Еда была невкусной. Правда, это ускользало от нашего понимания. Женя готовила с неизменным вложением духа, нота которого открывала во вкушающем скрытые до поры возможности воспринимать еду, отключая рецепторы. Набивая животы рисом, мы приобщались к очищению помыслов и понемногу, по самым верхам, ласкали свою гордыню. Но на самом деле еда была невкусной. Соя. Пироги с рисом. Тесто на воде, вымешанное в обход сливочного масла. При такой пище насыщение случалось в желудке. Но не в теле! Тело оставалось мятежным. Сердце стукалось о нутро, набитое гравием растительного белка. И в этой динамичной обстановке вызревала бессонница, столь богатая межеумочными идеями.
– Какая девочка! У нее глаза Казанской Божьей Матери, – сказала Ульяна.
Мы уже выключили свет. Я пыталась заснуть. Вспыхнувшая взаимная симпатия между Королевой и Женечкой подействовала на меня снедающе.
– Послушай, может, я все-таки перелягу на кровать Сомовой?
Видеть, как Сомова по возвращении ляжет в постель, не подозревая о том, что в ней спал чужой человек? Нет, я не могла нарушать принципы. Уля вздохнула:
– Как скажешь…
Будильник разрывался, будто взрезанная свинья, – трещал не металлический язычок, бьющийся о часовые колокола, трещала сама ткань времени, рвалась с искрой, как ацетатный шелк: мы отрывались от вчерашнего дня и от того, что на ночь пульсировало смыслом. Я нажала на кнопку. Тишина. Королевой в постели не было. Встала?
– Доброе утро, – сказала она, потягиваясь.
Ульяна лежала в кровати Сомовой. Лежала сладко. Как ни в чем не бывало. Прямо-таки одалиска, преподнесенная султану накануне, – нетроганая, несеченая, полагающая себя на попечении у Фортуны. Отчего она нежилась? Чему улыбалась? В ее обстоятельствах подобная радость казалась немыслимой.
– Ты все-таки перелегла? – спросила я вместо приветствия. Риторический вопрос сорвался с досады. Но его бессмысленность раздосадовала еще больше. Зачем спрашивать об очевидном? Я должна была укорить.
– Слушай, ну невозможно же спать на одной кровати, это издевательство, все тело болит, – сказала она снисходительно. – Попросим у комендантши смену белья, только и всего.
– Да? А «диванчик»? Ты разрушила «диванчик».
Она накрылась одеялом с головой и смеялась в подушку, сдавленно повизгивая, смеялась минуты три-четыре, а потом сбросила одеяло и, обессилев, откинулась на спину. Небо постепенно выбеливалось. Птицы уже мчались куда-то по-деловому ни свет ни заря. Я потушила бра. Мы завтракали во мгле. Уля забралась на стул с ногами и натянула майку на свои женственные колени.

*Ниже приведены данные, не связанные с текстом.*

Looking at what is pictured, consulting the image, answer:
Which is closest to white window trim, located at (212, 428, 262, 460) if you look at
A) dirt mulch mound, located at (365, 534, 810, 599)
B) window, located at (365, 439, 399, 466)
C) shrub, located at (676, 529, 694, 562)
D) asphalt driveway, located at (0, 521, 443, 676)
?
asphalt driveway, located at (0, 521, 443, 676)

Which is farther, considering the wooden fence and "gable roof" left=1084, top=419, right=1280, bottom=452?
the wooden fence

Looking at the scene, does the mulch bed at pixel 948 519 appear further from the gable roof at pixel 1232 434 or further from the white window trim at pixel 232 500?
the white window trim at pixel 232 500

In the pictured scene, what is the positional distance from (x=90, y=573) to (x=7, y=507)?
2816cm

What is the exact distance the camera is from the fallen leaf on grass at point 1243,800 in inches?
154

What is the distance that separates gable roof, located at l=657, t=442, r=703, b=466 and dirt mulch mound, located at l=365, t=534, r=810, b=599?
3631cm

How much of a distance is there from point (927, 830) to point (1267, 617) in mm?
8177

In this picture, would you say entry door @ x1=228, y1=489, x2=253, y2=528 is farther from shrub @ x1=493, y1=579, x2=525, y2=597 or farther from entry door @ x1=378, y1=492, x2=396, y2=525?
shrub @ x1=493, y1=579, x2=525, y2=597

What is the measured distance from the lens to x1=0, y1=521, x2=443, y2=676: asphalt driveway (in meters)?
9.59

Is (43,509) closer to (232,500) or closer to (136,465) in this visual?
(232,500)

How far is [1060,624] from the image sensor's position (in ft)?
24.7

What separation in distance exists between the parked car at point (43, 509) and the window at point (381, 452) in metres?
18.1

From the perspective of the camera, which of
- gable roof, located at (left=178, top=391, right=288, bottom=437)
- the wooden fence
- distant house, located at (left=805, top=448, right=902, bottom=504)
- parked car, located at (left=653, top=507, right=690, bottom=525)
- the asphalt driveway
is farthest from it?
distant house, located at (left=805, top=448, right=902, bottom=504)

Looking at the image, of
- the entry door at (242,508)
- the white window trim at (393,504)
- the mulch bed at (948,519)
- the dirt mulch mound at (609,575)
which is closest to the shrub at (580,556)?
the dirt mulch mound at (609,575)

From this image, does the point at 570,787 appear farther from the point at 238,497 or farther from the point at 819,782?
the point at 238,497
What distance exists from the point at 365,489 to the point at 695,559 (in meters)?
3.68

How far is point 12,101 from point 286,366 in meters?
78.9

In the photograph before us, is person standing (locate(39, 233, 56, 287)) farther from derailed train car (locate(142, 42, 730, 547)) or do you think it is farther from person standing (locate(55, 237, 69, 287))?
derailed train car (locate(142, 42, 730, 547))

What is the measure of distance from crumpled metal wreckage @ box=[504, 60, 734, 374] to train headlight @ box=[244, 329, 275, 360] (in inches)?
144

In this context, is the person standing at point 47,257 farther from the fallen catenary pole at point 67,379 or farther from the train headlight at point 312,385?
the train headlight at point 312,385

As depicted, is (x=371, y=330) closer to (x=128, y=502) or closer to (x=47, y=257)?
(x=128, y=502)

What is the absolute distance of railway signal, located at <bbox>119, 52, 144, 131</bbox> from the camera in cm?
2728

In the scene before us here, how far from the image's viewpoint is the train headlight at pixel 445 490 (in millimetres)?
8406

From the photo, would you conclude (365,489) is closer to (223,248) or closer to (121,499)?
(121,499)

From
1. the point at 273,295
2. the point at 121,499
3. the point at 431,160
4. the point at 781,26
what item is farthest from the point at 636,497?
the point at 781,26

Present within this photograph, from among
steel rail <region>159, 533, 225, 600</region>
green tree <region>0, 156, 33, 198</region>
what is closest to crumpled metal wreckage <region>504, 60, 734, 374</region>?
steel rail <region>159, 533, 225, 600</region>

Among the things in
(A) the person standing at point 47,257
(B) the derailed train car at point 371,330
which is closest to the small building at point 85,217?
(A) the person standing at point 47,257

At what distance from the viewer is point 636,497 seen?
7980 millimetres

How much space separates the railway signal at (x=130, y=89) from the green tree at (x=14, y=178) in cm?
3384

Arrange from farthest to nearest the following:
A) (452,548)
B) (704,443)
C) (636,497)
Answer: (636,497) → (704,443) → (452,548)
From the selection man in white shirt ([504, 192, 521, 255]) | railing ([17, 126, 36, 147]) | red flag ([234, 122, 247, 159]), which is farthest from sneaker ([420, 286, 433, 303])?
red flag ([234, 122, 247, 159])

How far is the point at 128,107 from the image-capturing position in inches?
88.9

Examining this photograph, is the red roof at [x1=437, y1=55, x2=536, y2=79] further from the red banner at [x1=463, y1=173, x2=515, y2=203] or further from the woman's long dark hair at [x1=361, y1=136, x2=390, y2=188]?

– Мне очень хорошо здесь с вами. Добрые девочки, добрые мальчики, все по-человечески. Я потихонечку выздоравливаю, – сказала она.
Я молча размазывала по хлебу холодное твердое масло. Пыталась размазать. А она все говорила и говорила. О том, как долго жила в жестоком мире. Жестоком и жестком. Опасном. Ни дня без страха. Такая жизнь превращает человека в шиншиллу. Смерть может наступить мгновенно. Разрыв сердца. От хлопка двери. И, что самое страшное, в этот момент рядом может оказаться только свекровь. Или жены королевских друзей. Непроходимые, жадные, ухватистые, интуитивные. Могущие часами обсуждать только одно: где и как оперировать грудь.
– Боже мой, – она вздохнула. – Ведь сиськи обвисают, хоть ты делай с ними все что угодно или не делай. А эти люди все вбухивают только в то, чтобы каждые полгода отрезать от себя по кусочку, все деньги во внешность. Одна мысль в голове: что бы еще такое купить, чем прикрыть обвисающие сиськи?
– По-твоему, деньги не стоит тратить на внешность? Надо тратить на внутренний мир?